__Passage provided__
§ §
Italy Unplugged

A variety of outlets in a hotel room
Few hotels are kind enough to provide outlets for different kinds of plugs (left: the two round pins of Continental Europe; middle: the three fat prongs of the U.K; right: the mismatched flat tines of North America.) (Photo by Andrew Skudder)

In a perfect world, you'd travel without electronics... but in this world, you have to charge the batteries on your digital camera, phone, tablet, laptop...

Plug adapters for using electronics in Europe
Plug adapters make the two thin, flat prongs of a U.S. electronic device fit the two round pin-holes (or three fat, flat plugs of England) in Europe.

Used to be the only piece of electronic equipment I traveled with that wasn't battery-powered was my trusty Mac laptop—and I only need that because I have this strange job of writing about my travels.

Nowadays, of course, I also have to lug a digital camera and my smartphone. All these things need to be charged with a tangle of cables—plus the needlessly chunky plastic charging fobs for camera batteries.

Yes, electronics of any kind are just a big hassle on the road. They take up excess room in your luggage, take time out of your schedule, and often put hotel fuses out of commission. This hassle is five times worse with anything that has a cord.
§ §
__To-do list__
(a) In the Italy Unplugged passage, what was once the only piece of electronic equipment the writer traveled with that wasn't battery-powered?
(b) For each statement, say whether it agrees with the Italy Unplugged passage. (i) Plug adapters let the flat prongs of a U.S. device fit European round pin-holes. (ii) Most hotels provide outlets for different kinds of plugs. (iii) The hassle of electronics is five times worse with anything that has a cord.
(c) Please carry on the Italy Unplugged passage from the point where it stops.
The listing after this is separate material from the Italy Unplugged passage.

__Listing__
§ §
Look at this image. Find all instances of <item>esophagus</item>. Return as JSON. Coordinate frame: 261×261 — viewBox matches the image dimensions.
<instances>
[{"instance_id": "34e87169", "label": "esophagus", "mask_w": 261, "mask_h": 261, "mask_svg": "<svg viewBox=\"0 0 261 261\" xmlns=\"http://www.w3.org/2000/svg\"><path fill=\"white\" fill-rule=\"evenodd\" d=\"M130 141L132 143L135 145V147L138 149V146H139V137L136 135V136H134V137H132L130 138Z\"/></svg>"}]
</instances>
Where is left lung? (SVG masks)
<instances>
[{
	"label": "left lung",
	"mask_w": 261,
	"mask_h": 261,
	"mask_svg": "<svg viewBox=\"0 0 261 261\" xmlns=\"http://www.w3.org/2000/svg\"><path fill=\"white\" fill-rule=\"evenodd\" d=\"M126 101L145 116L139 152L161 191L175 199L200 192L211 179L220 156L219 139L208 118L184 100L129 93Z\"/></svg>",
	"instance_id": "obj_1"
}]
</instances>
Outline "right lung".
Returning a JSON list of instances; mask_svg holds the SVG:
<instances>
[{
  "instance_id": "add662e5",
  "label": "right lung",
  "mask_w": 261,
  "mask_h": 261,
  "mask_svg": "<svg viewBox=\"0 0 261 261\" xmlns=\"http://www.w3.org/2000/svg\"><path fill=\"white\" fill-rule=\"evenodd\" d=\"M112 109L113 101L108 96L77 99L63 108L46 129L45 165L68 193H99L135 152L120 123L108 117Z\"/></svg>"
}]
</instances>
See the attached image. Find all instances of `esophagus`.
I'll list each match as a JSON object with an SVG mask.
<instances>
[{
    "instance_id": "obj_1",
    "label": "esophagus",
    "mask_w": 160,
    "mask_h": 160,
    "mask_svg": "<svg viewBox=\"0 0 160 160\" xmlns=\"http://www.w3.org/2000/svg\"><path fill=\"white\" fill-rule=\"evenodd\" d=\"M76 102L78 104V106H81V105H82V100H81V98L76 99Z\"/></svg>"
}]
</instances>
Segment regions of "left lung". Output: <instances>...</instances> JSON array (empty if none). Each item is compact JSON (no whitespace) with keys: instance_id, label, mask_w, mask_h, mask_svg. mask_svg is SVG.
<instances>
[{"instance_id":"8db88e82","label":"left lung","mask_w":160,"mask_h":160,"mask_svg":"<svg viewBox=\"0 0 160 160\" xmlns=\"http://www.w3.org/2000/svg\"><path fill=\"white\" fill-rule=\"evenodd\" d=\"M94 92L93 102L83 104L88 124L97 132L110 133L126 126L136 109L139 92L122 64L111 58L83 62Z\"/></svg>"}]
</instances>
§ §
__Expected responses__
(a) A trusty Mac laptop.

(b)
(i) Yes: "Plug adapters make the two thin, flat prongs of a U.S. electronic device fit the two round pin-holes"
(ii) No: "Few hotels are kind enough to provide outlets for different kinds of plugs"
(iii) Yes: "This hassle is five times worse with anything that has a cord."

(c)
As it says on the Ultimate Packing List, take a small battery-operated alarm clock, and one of those teensy flashlights for poking around ancient ruins and finding stuff in the dark.

Beyond that, travel with as few electronics as you think you can get away with.

Keeping Current - Plugs and converters

Still determined to lug around half a Radio Shack? Well, here's what you need to know.

First of all, most modern devices designed to travel are dual-voltage—hairdryers, laptops, digital cameras, camcorders, smartphones—which means they have a built-in converter to deal with differences in volts and amps. (Do not, however, assume this; more on converters in a minute).

That means all you will likely need is a handful of plug adaptors.

Plugs - Square pegs, round holes

Plug adapters for using electronics in Europe
Plug adapters make the two flat prongs of a U.S. electronic device fit the two round pin-holes (or three slanted flat plugs of England) in Europe.

You cannot plug an American (or U.K.) appliance into an Italian wall because the plug simply won't fit.

American plug prongs are flat and parallel. In Italy, appliance plugs use two round holes. (Same goes for more of the rest of Europe, except in the U.K. and Ireland, which have large, funky plugs made from three huge, flattened fingers of metal arranged in a triangle and set at perpendicular angles).

You can get small plug adaptors that make the switch, but these are not currency converters.

Unless your electronic device is dual voltage, you still need to go through a transformer to get the electrical current running properly.

Converters - How not to fry your hotel's fuse box

American current runs 110V, 60 cycles. Italy (and the rest of Europe) runs 210 to 220V and 50 cycles.

You can't plug a standard American appliance into an Italian outlet without frying your appliance and/or blowing a fuse. You need a currency converter or transformer to bring the voltage down and the cycles up.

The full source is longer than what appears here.